The Government Accountability Office (GAO) denied LightBox’s challenge to an awarded FCC broadband mapping contract. The GAO found the real estate data analytics firm’s objections about a competitor’s data rights were too broad and had been partially based on misreading the contract.
In June 2021, the FCC issued an RFP seeking the creation and delivery of a dataset concerning broadband internet availability, called the “Broadband Serviceable Location Fabric.” The RFP contemplated a single award based on a best-value tradeoff between four evaluation factors: (1) technical approach; (2) data usage rights; (3) past performance; and (4) price.
The FCC received 12 proposals and alternate proposals from seven “offerers,” including two from Lightbox and two from CostQuest. The CostQuest proposal would cost the government $44,921,200 and the two proposals from Lightbox would cost $38,700,000 and $56,200,000, according to the GAO.
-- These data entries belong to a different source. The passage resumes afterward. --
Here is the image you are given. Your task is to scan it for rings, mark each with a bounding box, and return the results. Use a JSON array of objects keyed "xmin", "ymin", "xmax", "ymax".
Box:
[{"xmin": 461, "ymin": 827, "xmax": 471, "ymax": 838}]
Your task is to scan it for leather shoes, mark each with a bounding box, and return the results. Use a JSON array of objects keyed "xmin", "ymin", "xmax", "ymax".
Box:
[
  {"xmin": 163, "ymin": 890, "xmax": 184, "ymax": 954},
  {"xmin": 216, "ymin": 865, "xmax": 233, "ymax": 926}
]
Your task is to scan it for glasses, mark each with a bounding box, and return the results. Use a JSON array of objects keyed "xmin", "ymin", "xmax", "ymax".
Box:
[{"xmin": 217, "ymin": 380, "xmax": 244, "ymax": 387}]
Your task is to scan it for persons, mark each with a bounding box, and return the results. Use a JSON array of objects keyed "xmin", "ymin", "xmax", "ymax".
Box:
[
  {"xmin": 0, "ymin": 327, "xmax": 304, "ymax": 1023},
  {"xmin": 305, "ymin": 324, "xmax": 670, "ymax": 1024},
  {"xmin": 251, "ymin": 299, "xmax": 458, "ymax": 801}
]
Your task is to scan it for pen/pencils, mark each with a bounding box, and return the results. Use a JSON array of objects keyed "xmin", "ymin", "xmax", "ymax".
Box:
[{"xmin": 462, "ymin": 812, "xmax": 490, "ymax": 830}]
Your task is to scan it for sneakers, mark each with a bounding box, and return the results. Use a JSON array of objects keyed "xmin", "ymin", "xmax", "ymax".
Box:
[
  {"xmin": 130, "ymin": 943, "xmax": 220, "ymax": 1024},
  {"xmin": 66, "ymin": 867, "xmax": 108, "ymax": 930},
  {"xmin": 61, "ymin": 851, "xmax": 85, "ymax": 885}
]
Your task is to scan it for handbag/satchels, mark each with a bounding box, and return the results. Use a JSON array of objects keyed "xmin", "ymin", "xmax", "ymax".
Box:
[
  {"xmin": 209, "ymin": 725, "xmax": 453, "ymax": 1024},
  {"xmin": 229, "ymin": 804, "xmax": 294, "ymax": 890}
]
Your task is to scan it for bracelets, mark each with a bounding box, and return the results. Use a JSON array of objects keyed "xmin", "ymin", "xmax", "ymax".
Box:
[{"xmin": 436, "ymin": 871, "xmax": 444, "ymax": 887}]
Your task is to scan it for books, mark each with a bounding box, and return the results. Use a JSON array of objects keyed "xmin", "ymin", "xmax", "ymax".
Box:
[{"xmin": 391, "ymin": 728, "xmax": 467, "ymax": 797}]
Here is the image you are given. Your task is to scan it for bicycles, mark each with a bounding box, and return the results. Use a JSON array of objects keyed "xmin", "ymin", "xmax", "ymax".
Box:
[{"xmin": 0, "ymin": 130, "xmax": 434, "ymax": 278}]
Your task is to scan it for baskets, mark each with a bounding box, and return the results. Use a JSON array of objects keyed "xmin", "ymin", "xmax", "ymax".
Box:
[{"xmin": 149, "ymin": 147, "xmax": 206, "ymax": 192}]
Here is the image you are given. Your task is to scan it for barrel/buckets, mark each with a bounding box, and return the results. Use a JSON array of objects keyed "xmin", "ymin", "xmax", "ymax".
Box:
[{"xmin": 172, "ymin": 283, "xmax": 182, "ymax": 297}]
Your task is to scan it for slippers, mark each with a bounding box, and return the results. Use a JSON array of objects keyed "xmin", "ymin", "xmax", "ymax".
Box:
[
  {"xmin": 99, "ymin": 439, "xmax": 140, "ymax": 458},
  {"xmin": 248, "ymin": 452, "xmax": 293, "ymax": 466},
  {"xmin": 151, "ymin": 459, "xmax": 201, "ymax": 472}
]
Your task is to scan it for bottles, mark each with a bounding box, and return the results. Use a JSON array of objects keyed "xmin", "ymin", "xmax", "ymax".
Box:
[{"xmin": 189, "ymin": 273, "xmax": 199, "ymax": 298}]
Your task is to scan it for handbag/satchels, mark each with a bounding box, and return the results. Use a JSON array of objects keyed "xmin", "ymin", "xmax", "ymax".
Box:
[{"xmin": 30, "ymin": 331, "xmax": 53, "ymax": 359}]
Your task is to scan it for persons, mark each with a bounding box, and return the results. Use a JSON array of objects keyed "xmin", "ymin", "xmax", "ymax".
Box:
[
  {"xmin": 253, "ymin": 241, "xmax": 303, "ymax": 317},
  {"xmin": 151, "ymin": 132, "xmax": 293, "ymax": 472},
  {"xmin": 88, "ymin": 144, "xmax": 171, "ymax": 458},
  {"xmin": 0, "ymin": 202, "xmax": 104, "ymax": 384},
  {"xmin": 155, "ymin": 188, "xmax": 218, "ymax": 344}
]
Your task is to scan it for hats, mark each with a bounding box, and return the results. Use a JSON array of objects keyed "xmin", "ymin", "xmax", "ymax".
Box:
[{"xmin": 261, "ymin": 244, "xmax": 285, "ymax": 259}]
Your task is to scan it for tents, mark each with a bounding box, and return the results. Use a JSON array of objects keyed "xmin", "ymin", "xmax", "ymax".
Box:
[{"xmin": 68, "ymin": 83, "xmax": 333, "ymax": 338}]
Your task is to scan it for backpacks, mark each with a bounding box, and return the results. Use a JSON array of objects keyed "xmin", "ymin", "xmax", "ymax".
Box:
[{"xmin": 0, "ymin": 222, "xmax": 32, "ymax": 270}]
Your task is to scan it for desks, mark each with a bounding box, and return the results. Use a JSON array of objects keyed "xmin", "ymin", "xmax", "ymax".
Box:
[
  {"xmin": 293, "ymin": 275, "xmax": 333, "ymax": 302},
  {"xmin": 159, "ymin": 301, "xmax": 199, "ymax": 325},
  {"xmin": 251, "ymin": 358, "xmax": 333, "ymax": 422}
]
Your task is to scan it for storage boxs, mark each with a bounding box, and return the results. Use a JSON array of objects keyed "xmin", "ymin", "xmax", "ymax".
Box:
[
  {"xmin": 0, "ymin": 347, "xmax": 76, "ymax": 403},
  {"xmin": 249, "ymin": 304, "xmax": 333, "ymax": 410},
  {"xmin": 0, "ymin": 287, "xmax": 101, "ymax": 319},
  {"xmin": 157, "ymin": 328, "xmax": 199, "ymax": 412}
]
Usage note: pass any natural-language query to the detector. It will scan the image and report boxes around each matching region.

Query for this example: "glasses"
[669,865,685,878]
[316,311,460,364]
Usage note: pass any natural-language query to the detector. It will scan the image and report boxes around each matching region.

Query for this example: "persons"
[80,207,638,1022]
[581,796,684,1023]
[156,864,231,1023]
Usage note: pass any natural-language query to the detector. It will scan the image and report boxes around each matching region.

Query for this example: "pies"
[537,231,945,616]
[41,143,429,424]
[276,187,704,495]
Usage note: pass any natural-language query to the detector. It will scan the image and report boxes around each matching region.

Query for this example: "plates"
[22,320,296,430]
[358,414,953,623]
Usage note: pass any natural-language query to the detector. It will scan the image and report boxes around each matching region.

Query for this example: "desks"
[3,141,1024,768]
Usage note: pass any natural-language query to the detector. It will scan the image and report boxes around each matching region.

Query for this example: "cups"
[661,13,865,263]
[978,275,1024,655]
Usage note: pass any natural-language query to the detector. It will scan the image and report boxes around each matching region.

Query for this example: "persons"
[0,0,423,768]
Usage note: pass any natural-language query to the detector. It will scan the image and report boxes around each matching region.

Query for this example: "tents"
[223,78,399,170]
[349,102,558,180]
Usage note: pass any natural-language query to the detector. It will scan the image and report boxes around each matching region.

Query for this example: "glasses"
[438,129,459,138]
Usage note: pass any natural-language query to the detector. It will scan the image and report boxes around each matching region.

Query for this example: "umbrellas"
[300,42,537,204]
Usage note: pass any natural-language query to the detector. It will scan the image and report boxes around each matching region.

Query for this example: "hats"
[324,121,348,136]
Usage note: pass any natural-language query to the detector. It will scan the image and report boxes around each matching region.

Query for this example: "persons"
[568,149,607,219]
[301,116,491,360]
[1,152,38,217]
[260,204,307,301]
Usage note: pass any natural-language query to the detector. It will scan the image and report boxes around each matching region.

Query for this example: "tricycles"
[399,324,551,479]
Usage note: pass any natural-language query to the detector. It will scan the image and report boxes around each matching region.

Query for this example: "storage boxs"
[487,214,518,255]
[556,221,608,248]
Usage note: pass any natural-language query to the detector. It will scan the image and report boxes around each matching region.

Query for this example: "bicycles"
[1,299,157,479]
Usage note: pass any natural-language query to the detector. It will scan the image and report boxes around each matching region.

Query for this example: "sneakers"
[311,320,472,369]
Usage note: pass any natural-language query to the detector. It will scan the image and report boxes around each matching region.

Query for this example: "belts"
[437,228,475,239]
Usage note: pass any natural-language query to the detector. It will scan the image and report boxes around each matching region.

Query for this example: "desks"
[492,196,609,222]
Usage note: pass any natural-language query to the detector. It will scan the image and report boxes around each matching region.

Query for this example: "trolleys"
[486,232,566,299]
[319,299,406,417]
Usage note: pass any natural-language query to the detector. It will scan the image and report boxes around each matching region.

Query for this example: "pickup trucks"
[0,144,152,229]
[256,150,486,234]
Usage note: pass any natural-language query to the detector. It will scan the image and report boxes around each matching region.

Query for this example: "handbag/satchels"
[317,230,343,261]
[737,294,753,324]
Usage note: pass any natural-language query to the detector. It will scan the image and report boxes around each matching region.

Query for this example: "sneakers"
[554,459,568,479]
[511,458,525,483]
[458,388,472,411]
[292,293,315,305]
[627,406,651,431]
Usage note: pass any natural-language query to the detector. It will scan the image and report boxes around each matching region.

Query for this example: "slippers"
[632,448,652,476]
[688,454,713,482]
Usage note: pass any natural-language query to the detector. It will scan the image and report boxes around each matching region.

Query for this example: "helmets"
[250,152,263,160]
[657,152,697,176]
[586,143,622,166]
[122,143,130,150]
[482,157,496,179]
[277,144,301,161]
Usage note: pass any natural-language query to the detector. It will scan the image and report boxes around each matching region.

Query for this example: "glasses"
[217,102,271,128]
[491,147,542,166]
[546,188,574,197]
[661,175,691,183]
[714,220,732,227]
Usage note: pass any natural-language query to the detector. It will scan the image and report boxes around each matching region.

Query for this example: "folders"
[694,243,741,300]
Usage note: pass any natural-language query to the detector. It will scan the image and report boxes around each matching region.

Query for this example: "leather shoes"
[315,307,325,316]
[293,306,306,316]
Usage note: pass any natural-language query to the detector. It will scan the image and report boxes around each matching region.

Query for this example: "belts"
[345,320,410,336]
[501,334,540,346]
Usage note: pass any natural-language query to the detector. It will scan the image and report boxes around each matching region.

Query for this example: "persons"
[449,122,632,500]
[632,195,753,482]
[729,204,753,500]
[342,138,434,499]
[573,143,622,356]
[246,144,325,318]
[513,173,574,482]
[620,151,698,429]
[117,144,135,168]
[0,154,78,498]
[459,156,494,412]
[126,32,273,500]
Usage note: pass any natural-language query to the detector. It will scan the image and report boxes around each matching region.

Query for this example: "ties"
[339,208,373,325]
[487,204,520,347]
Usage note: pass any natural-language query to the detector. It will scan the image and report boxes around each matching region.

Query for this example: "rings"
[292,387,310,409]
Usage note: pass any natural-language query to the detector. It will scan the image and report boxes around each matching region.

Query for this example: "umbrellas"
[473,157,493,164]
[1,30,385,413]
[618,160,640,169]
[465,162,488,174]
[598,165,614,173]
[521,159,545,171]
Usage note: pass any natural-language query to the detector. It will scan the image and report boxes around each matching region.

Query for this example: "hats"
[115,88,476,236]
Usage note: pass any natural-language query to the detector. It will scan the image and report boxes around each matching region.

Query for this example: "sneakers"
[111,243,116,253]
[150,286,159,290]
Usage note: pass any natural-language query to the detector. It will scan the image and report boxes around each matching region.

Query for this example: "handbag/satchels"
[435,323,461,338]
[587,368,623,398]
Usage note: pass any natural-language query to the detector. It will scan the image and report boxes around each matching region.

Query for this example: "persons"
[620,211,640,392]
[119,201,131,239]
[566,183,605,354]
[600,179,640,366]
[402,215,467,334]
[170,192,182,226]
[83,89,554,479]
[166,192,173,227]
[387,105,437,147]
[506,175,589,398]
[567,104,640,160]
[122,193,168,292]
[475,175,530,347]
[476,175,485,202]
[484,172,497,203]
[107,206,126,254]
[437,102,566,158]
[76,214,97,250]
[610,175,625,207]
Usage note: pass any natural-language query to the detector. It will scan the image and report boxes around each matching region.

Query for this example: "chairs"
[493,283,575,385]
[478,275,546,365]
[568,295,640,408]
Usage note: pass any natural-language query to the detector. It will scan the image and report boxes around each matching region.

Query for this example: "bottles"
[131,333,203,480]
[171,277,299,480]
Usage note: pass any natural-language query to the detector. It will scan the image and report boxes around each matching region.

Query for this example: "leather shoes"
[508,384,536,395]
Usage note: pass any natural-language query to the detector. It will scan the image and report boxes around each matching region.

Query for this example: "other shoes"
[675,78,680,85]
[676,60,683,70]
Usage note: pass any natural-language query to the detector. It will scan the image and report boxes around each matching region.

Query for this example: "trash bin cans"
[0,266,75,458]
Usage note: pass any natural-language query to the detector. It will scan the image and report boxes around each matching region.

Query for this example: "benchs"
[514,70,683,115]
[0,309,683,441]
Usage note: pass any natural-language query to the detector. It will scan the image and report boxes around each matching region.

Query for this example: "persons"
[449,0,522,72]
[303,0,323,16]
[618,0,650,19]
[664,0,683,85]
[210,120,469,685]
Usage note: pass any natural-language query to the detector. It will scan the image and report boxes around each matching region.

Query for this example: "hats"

The FCC considered the pros and cons, and concluded that CostQuest’s proposal represented the best value to the government because it had substantive technical advantages over LightBox’s proposals that were not captured by the adjectival ratings, and also had superior past performance, noted the GAO. That’s why the Commission concluded that these advantages were worth paying a $6.2 million price premium over LightBox’s lower priced proposal. The FCC awarded the contract to CostQuest in November 2021, Inside Towers reported.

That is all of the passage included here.